(Dataset entries)
*** Begin section ***

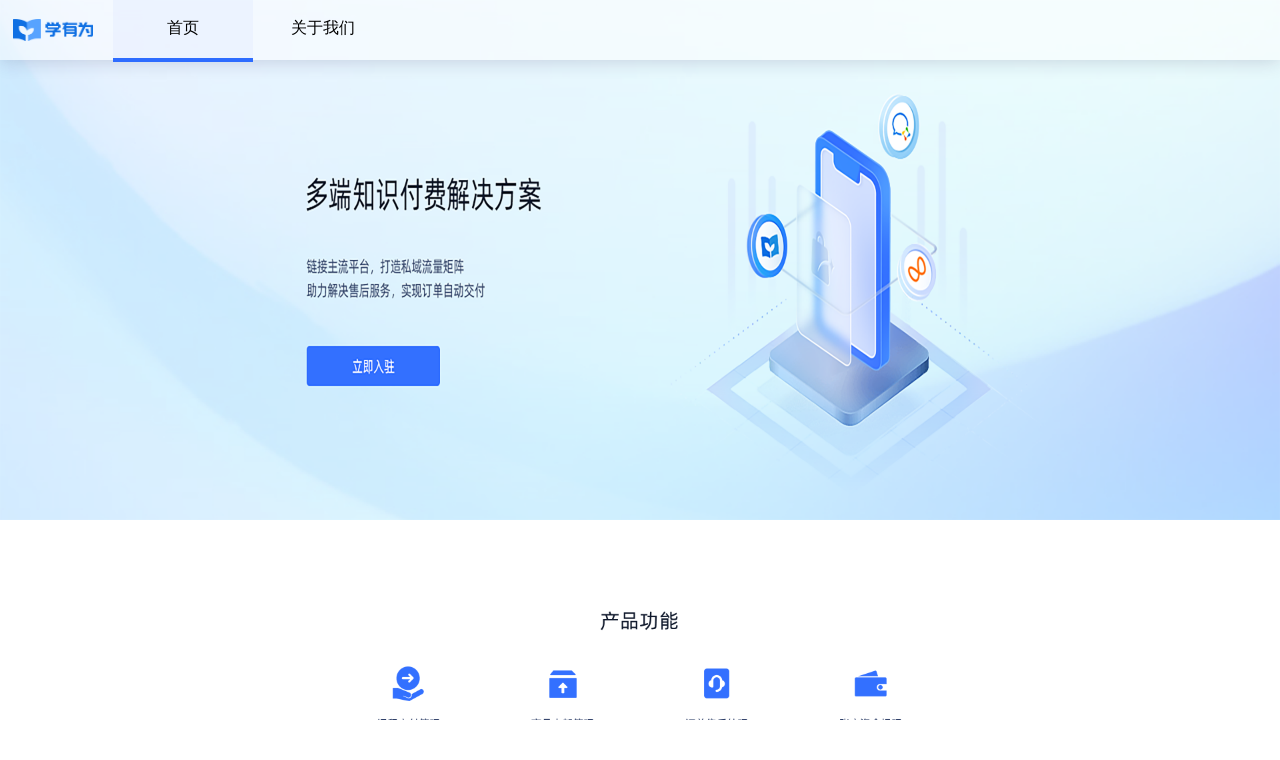

--- FILE ---
content_type: text/html; charset=utf-8
request_url: https://wxatech.com/secret.html
body_size: 5597
content:
<!DOCTYPE html>
<html lang="en">

<head>
  <meta charset="UTF-8">
  <meta name="viewport" content="width=device-width, initial-scale=1.0">
  <title>学有为</title>
  <link rel="icon" type="image/x-icon" href="./src/images/common/favicon.ico">
  <style>
    html,
    body,
    div,
    span,
    applet,
    object,
    iframe,
    h1,
    h2,
    h3,
    h4,
    h5,
    h6,
    p,
    blockquote,
    pre,
    a,
    abbr,
    acronym,
    address,
    big,
    cite,
    code,
    del,
    dfn,
    em,
    img,
    ins,
    kbd,
    q,
    s,
    samp,
    small,
    strike,
    strong,
    sub,
    sup,
    tt,
    var,
    b,
    u,
    i,
    center,
    dl,
    dt,
    dd,
    ol,
    ul,
    li,
    fieldset,
    form,
    label,
    legend,
    table,
    caption,
    tbody,
    tfoot,
    thead,
    tr,
    th,
    td,
    article,
    aside,
    canvas,
    details,
    embed,
    figure,
    figcaption,
    footer,
    header,
    hgroup,
    menu,
    nav,
    output,
    ruby,
    section,
    summary,
    time,
    mark,
    audio,
    video {
      margin: 0;
      padding: 0;
      border: 0;
      font-size: 100%;
      font: inherit;
      vertical-align: baseline;
    }

    /* HTML5 display-role reset for older browsers */
    article,
    aside,
    details,
    figcaption,
    figure,
    footer,
    header,
    hgroup,
    menu,
    nav,
    section {
      display: block;
    }

    body {
      line-height: 1;
    }

    ol,
    ul {
      list-style: none;
    }

    blockquote,
    q {
      quotes: none;
    }

    blockquote:before,
    blockquote:after,
    q:before,
    q:after {
      content: '';
      content: none;
    }

    table {
      border-collapse: collapse;
      border-spacing: 0;
    }
  </style>
  <style>
    header {
      width: 100%;
      height: 60px;
      background: rgba(255, 255, 255, 0.5);
      box-shadow: 0px 0px 20px 0px rgba(23, 30, 73, 0.2);
      display: flex;
      align-items: center;
      justify-content: space-between;
      padding: 0 13px;
      box-sizing: border-box;
      position: relative;
      z-index: 1;
    }

    .header-left,
    .header-right {
      display: flex;
      align-items: center;
      height: 100%;
    }

    .tab-bar {
      display: flex;
      align-items: center;
      height: 100%;
    }

    .tab-item {
      width: 140px;
      height: 100%;
      display: flex;
      align-items: center;
      justify-content: center;
      border-bottom: 4px solid transparent;
      cursor: pointer;
    }

    .tab-item.active {
      background: rgba(52, 112, 254, .04);
      border-bottom: 4px solid rgba(46, 108, 255, 1);
    }

    .btn {
      width: 100px;
      height: 40px;
      background: #FFFFFF;
      border: 1px solid #DCDFE6;
      border-radius: 4px;
      display: flex;
      align-items: center;
      justify-content: center;
      font-size: 14px;
      font-family: PingFang SC;
      font-weight: 500;
      color: #000000;
      cursor: pointer;
    }

    .btn.primary {
      background: #3370FF;
      border: 1px solid #3370FF;
      color: #fff;
      margin-left: 12px;
    }

    .main {
      min-height: 400px;
    }

    .banner {
      width: 100%;
      height: 520px;
      margin-top: -60px;
      cursor: pointer;
    }

    .desc {
      width: 100%;
      margin-top: 88px;
    }

    footer {
      width: 100%;
      height: 100px;
      background: #171E49;
      box-shadow: 0px 0px 14px 0px rgba(23, 30, 73, 0.02);
      display: flex;
      align-items: center;
      justify-content: center;
      line-height: 1;
      margin-top: 98px;
    }

    footer>a,
    footer>span {
      font-size: 16px;
      font-family: Alibaba PuHuiTi;
      font-weight: 400;
      color: rgba(255, 255, 255, .9);
      text-decoration: none;
    }

    .line {
      margin: 0 10px;
    }

    .logo{
      width: 80px;
      margin-right: 20px;
    }
  </style>
</head>

<body>
  <div class="container">
    <div class="main">
      <header>
        <div class="header-left">
          <img src="./src/images/common/logo.png" alt="logo" class="logo">
          <div class="tab-bar">
            <div class="tab-item active" onclick="toIndex()">首页</div>
            <div class="tab-item" onclick="toAbout()">关于我们</div>
          </div>
        </div>
        <!-- <div class="header-right">
          <div class="btn" onclick="toRegister()">商家注册</div>
          <div class="btn primary" onclick="toLogin()">商家登录</div>
        </div> -->
      </header>
      <img src="./src/images/index/banner.png" alt="" class="banner" onclick="toRegister()">
      <div class="desc-container">
        <img src="./src/images/index/desc1.png" alt="" class="desc">
        <img src="./src/images/index/desc2.png" alt="" class="desc">
      </div>
    </div>
    <footer>
      <span>© 2023 广州学有为文化传媒有限公司 版权所有</span>
      <span class="line">|</span>
      <a href="https://beian.miit.gov.cn/#/Integrated/index" target="_blank">粤ICP备2023026363号-5</a>
      <span class="line">|</span>
      <a href="http://www.beian.gov.cn/portal/registerSystemInfo?recordcode=44010502002919" target="_blank">粤公网安备44010502002919号</a>
    </footer>
  </div>
  <script>
    function toRegister() {
      // window.location.href = 'https://admin.xywclass.com/register'
    }

    function toLogin() {
      // window.location.href = 'https://admin.xywclass.com/login'
    }

    function toIndex() {
      window.location.href = './index.html'
    }

    function toAbout() {
      window.location.href = './about.html'
    }
  </script>
</body>

</html>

*** End section ***

Exercise directions
Give the entries above again exactly, minus their pictures.

Your solution
--- FILE ---
content_type: text/html; charset=utf-8
request_url: https://wxatech.com/secret.html
body_size: 5597
content:
<!DOCTYPE html>
<html lang="en">

<head>
  <meta charset="UTF-8">
  <meta name="viewport" content="width=device-width, initial-scale=1.0">
  <title>学有为</title>
  <link rel="icon" type="image/x-icon" href="./src/images/common/favicon.ico">
  <style>
    html,
    body,
    div,
    span,
    applet,
    object,
    iframe,
    h1,
    h2,
    h3,
    h4,
    h5,
    h6,
    p,
    blockquote,
    pre,
    a,
    abbr,
    acronym,
    address,
    big,
    cite,
    code,
    del,
    dfn,
    em,
    img,
    ins,
    kbd,
    q,
    s,
    samp,
    small,
    strike,
    strong,
    sub,
    sup,
    tt,
    var,
    b,
    u,
    i,
    center,
    dl,
    dt,
    dd,
    ol,
    ul,
    li,
    fieldset,
    form,
    label,
    legend,
    table,
    caption,
    tbody,
    tfoot,
    thead,
    tr,
    th,
    td,
    article,
    aside,
    canvas,
    details,
    embed,
    figure,
    figcaption,
    footer,
    header,
    hgroup,
    menu,
    nav,
    output,
    ruby,
    section,
    summary,
    time,
    mark,
    audio,
    video {
      margin: 0;
      padding: 0;
      border: 0;
      font-size: 100%;
      font: inherit;
      vertical-align: baseline;
    }

    /* HTML5 display-role reset for older browsers */
    article,
    aside,
    details,
    figcaption,
    figure,
    footer,
    header,
    hgroup,
    menu,
    nav,
    section {
      display: block;
    }

    body {
      line-height: 1;
    }

    ol,
    ul {
      list-style: none;
    }

    blockquote,
    q {
      quotes: none;
    }

    blockquote:before,
    blockquote:after,
    q:before,
    q:after {
      content: '';
      content: none;
    }

    table {
      border-collapse: collapse;
      border-spacing: 0;
    }
  </style>
  <style>
    header {
      width: 100%;
      height: 60px;
      background: rgba(255, 255, 255, 0.5);
      box-shadow: 0px 0px 20px 0px rgba(23, 30, 73, 0.2);
      display: flex;
      align-items: center;
      justify-content: space-between;
      padding: 0 13px;
      box-sizing: border-box;
      position: relative;
      z-index: 1;
    }

    .header-left,
    .header-right {
      display: flex;
      align-items: center;
      height: 100%;
    }

    .tab-bar {
      display: flex;
      align-items: center;
      height: 100%;
    }

    .tab-item {
      width: 140px;
      height: 100%;
      display: flex;
      align-items: center;
      justify-content: center;
      border-bottom: 4px solid transparent;
      cursor: pointer;
    }

    .tab-item.active {
      background: rgba(52, 112, 254, .04);
      border-bottom: 4px solid rgba(46, 108, 255, 1);
    }

    .btn {
      width: 100px;
      height: 40px;
      background: #FFFFFF;
      border: 1px solid #DCDFE6;
      border-radius: 4px;
      display: flex;
      align-items: center;
      justify-content: center;
      font-size: 14px;
      font-family: PingFang SC;
      font-weight: 500;
      color: #000000;
      cursor: pointer;
    }

    .btn.primary {
      background: #3370FF;
      border: 1px solid #3370FF;
      color: #fff;
      margin-left: 12px;
    }

    .main {
      min-height: 400px;
    }

    .banner {
      width: 100%;
      height: 520px;
      margin-top: -60px;
      cursor: pointer;
    }

    .desc {
      width: 100%;
      margin-top: 88px;
    }

    footer {
      width: 100%;
      height: 100px;
      background: #171E49;
      box-shadow: 0px 0px 14px 0px rgba(23, 30, 73, 0.02);
      display: flex;
      align-items: center;
      justify-content: center;
      line-height: 1;
      margin-top: 98px;
    }

    footer>a,
    footer>span {
      font-size: 16px;
      font-family: Alibaba PuHuiTi;
      font-weight: 400;
      color: rgba(255, 255, 255, .9);
      text-decoration: none;
    }

    .line {
      margin: 0 10px;
    }

    .logo{
      width: 80px;
      margin-right: 20px;
    }
  </style>
</head>

<body>
  <div class="container">
    <div class="main">
      <header>
        <div class="header-left">
          <img src="./src/images/common/logo.png" alt="logo" class="logo">
          <div class="tab-bar">
            <div class="tab-item active" onclick="toIndex()">首页</div>
            <div class="tab-item" onclick="toAbout()">关于我们</div>
          </div>
        </div>
        <!-- <div class="header-right">
          <div class="btn" onclick="toRegister()">商家注册</div>
          <div class="btn primary" onclick="toLogin()">商家登录</div>
        </div> -->
      </header>
      <img src="./src/images/index/banner.png" alt="" class="banner" onclick="toRegister()">
      <div class="desc-container">
        <img src="./src/images/index/desc1.png" alt="" class="desc">
        <img src="./src/images/index/desc2.png" alt="" class="desc">
      </div>
    </div>
    <footer>
      <span>© 2023 广州学有为文化传媒有限公司 版权所有</span>
      <span class="line">|</span>
      <a href="https://beian.miit.gov.cn/#/Integrated/index" target="_blank">粤ICP备2023026363号-5</a>
      <span class="line">|</span>
      <a href="http://www.beian.gov.cn/portal/registerSystemInfo?recordcode=44010502002919" target="_blank">粤公网安备44010502002919号</a>
    </footer>
  </div>
  <script>
    function toRegister() {
      // window.location.href = 'https://admin.xywclass.com/register'
    }

    function toLogin() {
      // window.location.href = 'https://admin.xywclass.com/login'
    }

    function toIndex() {
      window.location.href = './index.html'
    }

    function toAbout() {
      window.location.href = './about.html'
    }
  </script>
</body>

</html>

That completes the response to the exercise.